Oui, c’est juste la porte d’entrée qui est française !

Odense, janvier 2019, relu et traduit de l’anglais par Lisbet Massoudi.

Interview d’Opror (part. II)

Après un premier entretien mené à Odense, en présence des 3 membres du groupe, Astrid et moi, échangeons par mail.

Message de réponse, reçu le 27/03/2019 :

« La dernière fois, on n’a pas beaucoup parlé de votre rapport au travail. Or, c’est intéressant, parce que Lisbet et toi, vous êtes employées dans le même restaurant (qui appartient à une chaîne de fast food danois, je crois). Peux-tu m’en dire davantage sur ce que vous y faites et si Opror dit des choses sur votre vie professionnelle ? Ou plus largement sur les conditions d’emploi et de travail au Danemark?

     Sur ce que tu veux savoir sur l’emploi au Danemark, je ne suis pas compétente pour te répondre. Mais avec Lisbet, nous travaillons chez DFC (que tu ne dois surtout !!! pas confondre avec l’autre DFC d’Odense, qui signifie Danish Fried Chicken, et là, ce n’est pas une chaîne). Le DFC qui nous emploie sert exclusivement du poisson et des fruits de mer. Je ne sais pas si c’est pêché par des Danois, aucune idée (il faut demander à Lisbet, car elle gère les frigos et la réception des commandes). Pour ma part, j’ai 50 ans et je suis chez DFC depuis 11 ans, et j’y ai occupé plusieurs postes vraiment très différents. Maintenant, je suis « Responsable propreté ». Ce n’est pas vraiment manager (parce que, comme Lisbet, je ne suis pas très bien vue !), mais si quelque chose ne fonctionne pas dans les toilettes, c’est moi qui suis en première ligne ! Mon travail est moins dur que celui d’équipière aux caisses ou à la préparation des commandes pour le drive, que j’ai aussi connus. Quand j’ai commencé, j’avais seulement un mi-temps « forcé », en horaires décalés. Là, je m’en sors mieux financièrement (mais c’est aussi parce que je vis avec mon mec, qui a aussi un travail). J’arrive donc à respirer un peu, sans toujours avoir l’impression de sortir du travail ou d’y retourner. C’est un travail qui ne m’intéresse pas du tout, qui m’use physiquement (moins que le skate, heureusement, ha ha ha !) et qui me tue nerveusement, mais qui, faute de mieux, me nourrit. Sur mon travail : je suis comme une ouvrière dans une grosse société avec des actionnaires, qui nous font trimer toujours plus vite, en se fichant totalement de ce qu’est notre travail. Pourvu que ça rapporte. On n’a jamais le droit de donner son avis, même si c’est dans l’intérêt du travail. Ou alors, si on est consultés, c’est toujours pour aller grosso modo dans un sens décidé, à l’avance par la direction. Bref, je suis sûre que cela fait partie de ce qui me donne de la rage et de l’énergie pour continuer à faire tout ce bruit ! Et, même si aucune de nous trois n’est actuellement militante dans des organisations politisées, Opror, c’est une façon pour moi de participer à la « lutte des classes ».

     Pour la couverture du EP, vous avez choisi une gravure représentant une jacquerie, au cours de laquelle, des serfs affamés s’en prennent violemment à ceux qui les dominent et les exploitent. Est-ce qu’Opror est un groupe politisé? Le cas échéant, est-ce que le fait d’être des femmes a une place là-dedans?

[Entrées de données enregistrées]
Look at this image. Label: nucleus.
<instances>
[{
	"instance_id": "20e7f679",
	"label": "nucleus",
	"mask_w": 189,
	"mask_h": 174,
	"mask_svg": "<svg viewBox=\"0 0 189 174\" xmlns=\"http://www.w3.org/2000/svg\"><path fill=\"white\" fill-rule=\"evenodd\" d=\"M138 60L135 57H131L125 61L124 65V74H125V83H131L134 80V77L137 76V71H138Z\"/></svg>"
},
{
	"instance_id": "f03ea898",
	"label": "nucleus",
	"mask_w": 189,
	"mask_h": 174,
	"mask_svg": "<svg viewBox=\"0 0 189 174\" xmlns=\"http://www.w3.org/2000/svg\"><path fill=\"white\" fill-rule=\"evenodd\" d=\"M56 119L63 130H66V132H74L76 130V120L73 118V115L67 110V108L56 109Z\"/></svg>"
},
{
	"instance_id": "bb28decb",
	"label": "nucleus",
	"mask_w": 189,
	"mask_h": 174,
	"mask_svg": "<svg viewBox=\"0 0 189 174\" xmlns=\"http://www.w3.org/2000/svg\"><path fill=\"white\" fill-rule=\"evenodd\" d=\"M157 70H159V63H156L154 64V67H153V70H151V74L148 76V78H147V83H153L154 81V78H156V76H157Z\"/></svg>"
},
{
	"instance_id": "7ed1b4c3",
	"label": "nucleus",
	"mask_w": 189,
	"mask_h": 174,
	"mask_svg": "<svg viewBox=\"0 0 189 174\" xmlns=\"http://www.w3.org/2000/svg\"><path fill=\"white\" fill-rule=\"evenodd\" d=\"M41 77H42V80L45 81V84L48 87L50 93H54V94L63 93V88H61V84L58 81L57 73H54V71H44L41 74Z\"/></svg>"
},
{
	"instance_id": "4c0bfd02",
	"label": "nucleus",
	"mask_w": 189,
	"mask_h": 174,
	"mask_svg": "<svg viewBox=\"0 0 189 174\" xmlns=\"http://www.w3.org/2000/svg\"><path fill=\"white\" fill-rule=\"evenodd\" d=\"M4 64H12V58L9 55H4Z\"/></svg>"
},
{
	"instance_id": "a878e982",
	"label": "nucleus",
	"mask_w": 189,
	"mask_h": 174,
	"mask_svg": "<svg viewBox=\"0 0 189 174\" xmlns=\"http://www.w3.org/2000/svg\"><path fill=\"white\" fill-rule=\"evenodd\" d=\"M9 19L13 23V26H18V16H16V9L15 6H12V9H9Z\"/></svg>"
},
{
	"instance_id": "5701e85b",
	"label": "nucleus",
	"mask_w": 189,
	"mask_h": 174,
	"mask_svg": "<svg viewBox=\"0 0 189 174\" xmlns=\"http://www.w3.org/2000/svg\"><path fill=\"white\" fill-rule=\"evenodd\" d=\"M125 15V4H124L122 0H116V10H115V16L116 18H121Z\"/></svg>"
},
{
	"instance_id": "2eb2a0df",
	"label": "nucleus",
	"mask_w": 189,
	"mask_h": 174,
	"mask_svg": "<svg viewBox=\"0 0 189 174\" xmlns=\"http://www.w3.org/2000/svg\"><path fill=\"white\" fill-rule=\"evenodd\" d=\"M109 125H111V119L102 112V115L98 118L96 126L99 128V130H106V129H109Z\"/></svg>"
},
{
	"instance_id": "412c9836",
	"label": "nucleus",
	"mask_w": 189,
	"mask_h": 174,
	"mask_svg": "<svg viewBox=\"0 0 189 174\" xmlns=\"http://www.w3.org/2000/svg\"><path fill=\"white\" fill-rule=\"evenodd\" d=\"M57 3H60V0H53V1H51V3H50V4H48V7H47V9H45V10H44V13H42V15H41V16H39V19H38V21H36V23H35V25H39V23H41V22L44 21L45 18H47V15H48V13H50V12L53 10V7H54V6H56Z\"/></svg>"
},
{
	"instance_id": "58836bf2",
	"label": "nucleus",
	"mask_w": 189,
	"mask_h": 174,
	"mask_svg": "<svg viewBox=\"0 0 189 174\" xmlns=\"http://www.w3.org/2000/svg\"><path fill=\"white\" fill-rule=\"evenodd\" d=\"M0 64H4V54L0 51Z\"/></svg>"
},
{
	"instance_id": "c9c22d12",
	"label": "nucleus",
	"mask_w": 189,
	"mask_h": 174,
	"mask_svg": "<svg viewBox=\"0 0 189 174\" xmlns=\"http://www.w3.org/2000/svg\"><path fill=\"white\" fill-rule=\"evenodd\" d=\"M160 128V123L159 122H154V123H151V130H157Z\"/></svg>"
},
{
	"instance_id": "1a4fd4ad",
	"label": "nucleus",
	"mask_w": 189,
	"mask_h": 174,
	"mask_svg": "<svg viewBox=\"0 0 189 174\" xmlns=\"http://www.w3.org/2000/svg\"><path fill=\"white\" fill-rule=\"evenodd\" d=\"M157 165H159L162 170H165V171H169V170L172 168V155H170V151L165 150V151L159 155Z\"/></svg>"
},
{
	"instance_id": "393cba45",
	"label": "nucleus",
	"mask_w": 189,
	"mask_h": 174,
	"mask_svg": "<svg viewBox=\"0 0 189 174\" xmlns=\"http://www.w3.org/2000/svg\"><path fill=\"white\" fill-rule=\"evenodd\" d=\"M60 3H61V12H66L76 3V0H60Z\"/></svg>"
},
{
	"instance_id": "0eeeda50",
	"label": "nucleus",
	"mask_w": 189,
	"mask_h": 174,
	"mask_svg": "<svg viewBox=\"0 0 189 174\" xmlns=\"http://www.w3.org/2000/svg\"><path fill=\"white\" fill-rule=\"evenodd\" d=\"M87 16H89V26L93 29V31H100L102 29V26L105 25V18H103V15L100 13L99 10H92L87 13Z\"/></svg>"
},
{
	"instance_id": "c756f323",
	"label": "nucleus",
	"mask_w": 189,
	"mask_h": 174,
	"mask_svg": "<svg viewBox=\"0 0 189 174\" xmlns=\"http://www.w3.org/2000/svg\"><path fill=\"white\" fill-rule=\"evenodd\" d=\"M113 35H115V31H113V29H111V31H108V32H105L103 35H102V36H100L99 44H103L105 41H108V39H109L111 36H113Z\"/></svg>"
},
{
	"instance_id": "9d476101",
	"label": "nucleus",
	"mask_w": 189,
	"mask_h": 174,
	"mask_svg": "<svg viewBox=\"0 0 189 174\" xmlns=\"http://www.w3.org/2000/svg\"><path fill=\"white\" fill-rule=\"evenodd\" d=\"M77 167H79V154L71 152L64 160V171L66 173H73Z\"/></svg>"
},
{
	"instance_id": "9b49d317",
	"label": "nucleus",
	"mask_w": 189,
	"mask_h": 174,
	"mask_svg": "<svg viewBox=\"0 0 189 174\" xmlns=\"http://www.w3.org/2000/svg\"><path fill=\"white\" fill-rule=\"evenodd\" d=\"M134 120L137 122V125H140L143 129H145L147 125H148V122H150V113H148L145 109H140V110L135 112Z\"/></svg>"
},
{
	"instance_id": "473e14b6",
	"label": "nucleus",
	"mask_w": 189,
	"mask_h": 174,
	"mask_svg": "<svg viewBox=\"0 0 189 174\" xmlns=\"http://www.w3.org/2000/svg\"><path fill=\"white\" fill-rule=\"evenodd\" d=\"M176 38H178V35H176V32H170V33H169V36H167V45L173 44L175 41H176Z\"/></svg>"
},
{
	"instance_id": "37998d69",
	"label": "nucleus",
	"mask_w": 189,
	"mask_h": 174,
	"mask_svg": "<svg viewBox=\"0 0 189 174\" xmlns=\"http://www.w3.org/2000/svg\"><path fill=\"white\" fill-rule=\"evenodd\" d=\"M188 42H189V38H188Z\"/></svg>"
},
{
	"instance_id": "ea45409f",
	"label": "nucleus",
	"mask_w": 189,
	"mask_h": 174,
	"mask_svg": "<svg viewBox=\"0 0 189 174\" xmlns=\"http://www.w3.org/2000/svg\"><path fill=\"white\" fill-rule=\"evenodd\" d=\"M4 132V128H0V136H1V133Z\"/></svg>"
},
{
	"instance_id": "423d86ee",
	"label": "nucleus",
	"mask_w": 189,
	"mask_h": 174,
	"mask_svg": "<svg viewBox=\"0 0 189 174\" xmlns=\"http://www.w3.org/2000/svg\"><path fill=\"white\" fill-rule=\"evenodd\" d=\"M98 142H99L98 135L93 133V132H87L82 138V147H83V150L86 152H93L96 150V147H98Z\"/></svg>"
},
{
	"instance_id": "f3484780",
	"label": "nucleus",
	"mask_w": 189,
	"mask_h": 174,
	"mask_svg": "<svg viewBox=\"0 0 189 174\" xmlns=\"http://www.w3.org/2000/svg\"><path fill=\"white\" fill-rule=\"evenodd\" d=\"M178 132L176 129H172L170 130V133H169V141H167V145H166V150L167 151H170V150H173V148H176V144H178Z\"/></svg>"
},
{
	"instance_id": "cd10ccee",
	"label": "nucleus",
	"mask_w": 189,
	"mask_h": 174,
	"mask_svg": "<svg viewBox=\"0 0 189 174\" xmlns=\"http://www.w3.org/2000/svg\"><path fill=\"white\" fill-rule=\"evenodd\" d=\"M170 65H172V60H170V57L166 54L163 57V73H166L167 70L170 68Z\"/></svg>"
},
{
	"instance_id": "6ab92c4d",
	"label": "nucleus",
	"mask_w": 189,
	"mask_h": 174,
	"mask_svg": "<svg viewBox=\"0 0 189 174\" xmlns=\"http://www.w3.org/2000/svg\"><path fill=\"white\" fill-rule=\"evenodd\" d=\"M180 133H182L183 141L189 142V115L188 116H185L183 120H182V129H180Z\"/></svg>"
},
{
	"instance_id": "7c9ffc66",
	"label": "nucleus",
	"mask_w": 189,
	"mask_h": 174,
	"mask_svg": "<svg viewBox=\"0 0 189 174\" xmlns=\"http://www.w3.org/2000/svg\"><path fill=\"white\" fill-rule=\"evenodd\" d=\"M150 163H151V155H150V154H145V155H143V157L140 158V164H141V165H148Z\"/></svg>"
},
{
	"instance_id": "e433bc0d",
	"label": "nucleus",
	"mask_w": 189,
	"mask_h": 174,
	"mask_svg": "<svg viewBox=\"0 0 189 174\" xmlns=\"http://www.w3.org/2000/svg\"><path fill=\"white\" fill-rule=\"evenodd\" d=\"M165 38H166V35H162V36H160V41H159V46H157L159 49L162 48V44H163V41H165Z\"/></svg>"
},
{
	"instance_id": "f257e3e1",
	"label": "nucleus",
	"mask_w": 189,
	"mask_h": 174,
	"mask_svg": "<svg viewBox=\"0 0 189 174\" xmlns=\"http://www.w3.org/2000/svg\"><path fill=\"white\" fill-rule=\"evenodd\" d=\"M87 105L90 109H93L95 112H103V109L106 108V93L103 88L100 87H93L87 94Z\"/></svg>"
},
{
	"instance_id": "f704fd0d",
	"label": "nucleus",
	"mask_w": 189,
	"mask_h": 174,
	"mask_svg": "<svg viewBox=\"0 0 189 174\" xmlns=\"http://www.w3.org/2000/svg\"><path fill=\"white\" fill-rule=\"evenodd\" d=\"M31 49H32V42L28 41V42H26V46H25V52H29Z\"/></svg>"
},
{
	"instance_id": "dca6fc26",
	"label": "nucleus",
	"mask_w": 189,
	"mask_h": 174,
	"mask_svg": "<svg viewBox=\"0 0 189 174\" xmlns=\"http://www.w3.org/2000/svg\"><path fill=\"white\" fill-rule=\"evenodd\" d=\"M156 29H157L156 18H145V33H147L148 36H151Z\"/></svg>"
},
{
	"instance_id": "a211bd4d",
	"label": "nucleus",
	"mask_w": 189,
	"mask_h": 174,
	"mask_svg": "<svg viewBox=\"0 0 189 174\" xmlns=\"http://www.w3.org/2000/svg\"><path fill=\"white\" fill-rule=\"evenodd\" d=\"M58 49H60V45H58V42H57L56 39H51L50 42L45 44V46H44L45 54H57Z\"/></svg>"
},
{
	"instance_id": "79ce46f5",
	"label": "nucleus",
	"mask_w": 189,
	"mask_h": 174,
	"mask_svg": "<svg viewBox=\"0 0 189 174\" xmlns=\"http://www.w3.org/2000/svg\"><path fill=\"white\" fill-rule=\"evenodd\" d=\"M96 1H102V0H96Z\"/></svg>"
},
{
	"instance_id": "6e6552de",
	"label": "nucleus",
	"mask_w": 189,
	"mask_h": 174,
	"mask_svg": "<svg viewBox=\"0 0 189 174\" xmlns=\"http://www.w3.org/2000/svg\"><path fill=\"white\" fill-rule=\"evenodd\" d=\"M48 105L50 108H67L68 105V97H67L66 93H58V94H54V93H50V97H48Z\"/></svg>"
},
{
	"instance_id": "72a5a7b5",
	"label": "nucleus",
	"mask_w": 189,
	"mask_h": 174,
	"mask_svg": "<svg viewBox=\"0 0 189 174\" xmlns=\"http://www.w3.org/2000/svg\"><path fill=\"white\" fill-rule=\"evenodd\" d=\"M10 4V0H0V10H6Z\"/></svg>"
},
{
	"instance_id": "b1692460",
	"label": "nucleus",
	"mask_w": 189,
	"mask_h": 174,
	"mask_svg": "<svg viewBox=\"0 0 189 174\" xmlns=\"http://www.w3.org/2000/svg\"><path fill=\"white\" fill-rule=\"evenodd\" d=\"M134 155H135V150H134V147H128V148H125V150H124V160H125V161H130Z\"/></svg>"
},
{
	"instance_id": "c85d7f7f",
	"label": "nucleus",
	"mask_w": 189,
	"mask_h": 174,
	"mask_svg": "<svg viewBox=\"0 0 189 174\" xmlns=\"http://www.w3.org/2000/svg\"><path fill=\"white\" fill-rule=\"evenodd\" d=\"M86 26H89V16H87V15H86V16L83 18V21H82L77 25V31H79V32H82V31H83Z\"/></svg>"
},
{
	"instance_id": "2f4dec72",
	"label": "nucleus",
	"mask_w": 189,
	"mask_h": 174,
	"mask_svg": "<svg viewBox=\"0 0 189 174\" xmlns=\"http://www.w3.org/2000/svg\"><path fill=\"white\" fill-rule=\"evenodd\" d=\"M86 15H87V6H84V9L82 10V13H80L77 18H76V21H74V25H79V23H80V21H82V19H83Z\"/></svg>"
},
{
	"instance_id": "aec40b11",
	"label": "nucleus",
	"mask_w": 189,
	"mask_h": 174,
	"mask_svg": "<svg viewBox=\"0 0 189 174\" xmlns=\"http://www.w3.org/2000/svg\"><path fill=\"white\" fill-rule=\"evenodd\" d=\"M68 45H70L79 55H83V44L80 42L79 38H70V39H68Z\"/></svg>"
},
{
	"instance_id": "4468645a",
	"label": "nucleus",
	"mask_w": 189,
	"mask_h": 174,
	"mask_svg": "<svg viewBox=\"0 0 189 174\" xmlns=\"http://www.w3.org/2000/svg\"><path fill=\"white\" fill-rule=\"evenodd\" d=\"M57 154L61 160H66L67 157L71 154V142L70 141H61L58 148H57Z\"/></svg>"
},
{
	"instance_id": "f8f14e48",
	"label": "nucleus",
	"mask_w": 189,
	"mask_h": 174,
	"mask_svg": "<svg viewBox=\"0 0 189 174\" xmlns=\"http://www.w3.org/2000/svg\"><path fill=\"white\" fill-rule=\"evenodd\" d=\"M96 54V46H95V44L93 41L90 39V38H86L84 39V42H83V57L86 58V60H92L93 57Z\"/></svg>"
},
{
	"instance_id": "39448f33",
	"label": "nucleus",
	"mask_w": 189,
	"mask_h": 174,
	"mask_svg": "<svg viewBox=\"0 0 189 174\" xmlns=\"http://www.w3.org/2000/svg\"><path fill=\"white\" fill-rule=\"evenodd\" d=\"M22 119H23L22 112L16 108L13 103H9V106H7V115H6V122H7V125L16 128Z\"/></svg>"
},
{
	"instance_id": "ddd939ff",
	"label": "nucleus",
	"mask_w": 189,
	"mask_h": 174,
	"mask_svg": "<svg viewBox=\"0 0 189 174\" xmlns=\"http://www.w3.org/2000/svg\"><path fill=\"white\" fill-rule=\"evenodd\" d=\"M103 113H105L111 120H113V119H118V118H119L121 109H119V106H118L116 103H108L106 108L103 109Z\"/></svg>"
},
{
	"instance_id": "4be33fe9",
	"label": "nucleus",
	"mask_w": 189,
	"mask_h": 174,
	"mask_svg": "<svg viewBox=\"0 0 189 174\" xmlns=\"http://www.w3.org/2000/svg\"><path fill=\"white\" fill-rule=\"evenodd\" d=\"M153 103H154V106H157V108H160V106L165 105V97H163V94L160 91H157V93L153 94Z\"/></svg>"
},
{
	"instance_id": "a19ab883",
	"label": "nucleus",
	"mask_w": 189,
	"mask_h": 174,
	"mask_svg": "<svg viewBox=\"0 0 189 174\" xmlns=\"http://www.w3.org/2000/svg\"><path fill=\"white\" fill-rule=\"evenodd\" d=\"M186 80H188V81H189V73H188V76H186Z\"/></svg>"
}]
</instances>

* **CONSIGNE**
Dans l'entretien, énumérez tous les postes que la personne qui répond dit avoir occupés chez DFC.

* **RÉSULTAT**
- Responsable propreté
- Équipière aux caisses
- Équipière à la préparation des commandes pour le drive